Rio is an exceptional children’s film that has the perfect balance of silliness and lightheartedness with real emotion and relatability. It’s a treat for the eyes, ears, and heart that will delight all audiences.

The impressive Blu-Ray transfer really makes the difference with a film like Rio, which relies heavily on its animation as it is one of the film’s best features. Not since Finding Nemo have tropical scenes felt so alluring and striking. The careful detailing that went into each feather of each bird is evident on Blu-Ray, where each element down to Luiz’s drool is that much easier to appreciate.

Sound, another terrific aspect of Rio, is highlighted on Blu-Ray, where it feels like you’re listening to will.i.am or Taio Cruz with some pretty expensive headphones. The atmosphere provided by the music is of constant delight and paradise. Listening to Rio is like what I imagine it would sound like walking into a real-life Sandals resort advertisement.

The Rio Blu-ray disc is packed with special features that range from informative to down-right silly:

  • Deleted Scenes: There’s only one deleted scene, exploring Blu and Jewel’s relationship through the introduction of foreign fruits, but it’s a pretty cute scene that’s worth watching.
  • Explore the World of Rio: It might not be too interesting for the kiddies, but this is the point in the special features where those about to go on a vacation to Rio can really learn a lot.
  • Saving the Species: One Voice at a Time: This is my favorite bonus on the disc, where we get to see the voice actors in their recording booths, and many of the leads are interviewed.

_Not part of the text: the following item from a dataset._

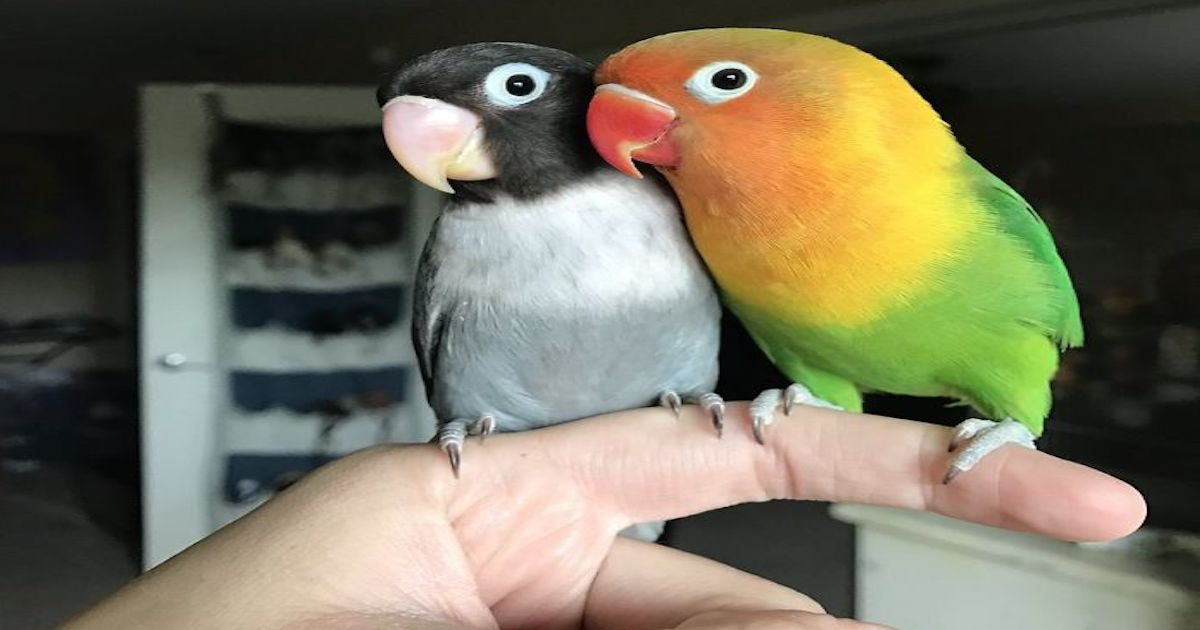 the internet fell in love with the story of the parakeet and his gothic girlfriend not to mention the children who came after wonderful 5b4d92b210dc1  700.jpg?resize=1200,630 - Kiwi And His Goth Girlfriend Just Had 4 Babies And Internet Is In Love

If you’re expecting Jemaine Clement to be funny, you won’t be disappointed.
  • The Making of Hot Wings: The film’s main animators are interviewed in this feature, where you get to see how they animate some of the characters like Blu, Nigel, and Pedro. Very informative and intriguing.
  • Boom-Boom Tish-Tish: The Sounds of Rio: In this extra, music, Brazilian culture, and their usages in the film are discussed thoroughly by the experts. By the end of this feature, I was looking for the film’s soundtrack.
  • Carnival Dance-O-Rama: Ever wanted to learn how to samba? Now you can! In this feature, we get the treat of learning dance moves from our favorite characters. (Yes, I did try, and yes, I did fail.)
  • Welcome to Rio Music Video: Just a repeat of the end of the film, where most of the main characters are seen performing the movie’s “theme song” of sorts. Cute, but unnecessary.
  • Taio Cruz – Telling the World Music Video: Anyone who likes to see animated kids’ characters thrown into a Taio Cruz music video, which should be everybody, will enjoy this feature. Also, the song itself is pretty good.
  • Rio de JAM-eiro Jukebox: In this feature, you get to re-watch all of the fun musical scenes in the film. (The best scenes.)
  • Postcards from Rio: Here’s another one for the kids (or the young at heart) where you get to make postcards inspired by the film, pretending that you’re on your own vacation in Rio. Again, this is super cute but obviously unnecessary.
  • The Real Rio: The crew and cast both discuss the wondrous location of Rio in this feature, and again, Clement provides laughs.
  • Theatrical Trailer: Duh, who doesn’t like to re-watch a trailer for a film right after you’ve seen it and say, “Yeah, I totally already saw that movie.”

Rio is a fantastic film and a terrific treat for lovers of animation, kids film, and exotic music. The Blu-Ray elevates Rio to a whole new level, putting the entire experience up there with some of the best Pixar films in recent years. Special features on this Blu-Ray disc are enjoyable, cute, funny, and unique all at the same time. Go check out the Blu-ray for Rio, you won’t be let down.


Rio, starring Jesse Eisenberg and Anne Hathaway as the voices of two blue macaws, is stunning on Blu-Ray, and has tons of super fun extras.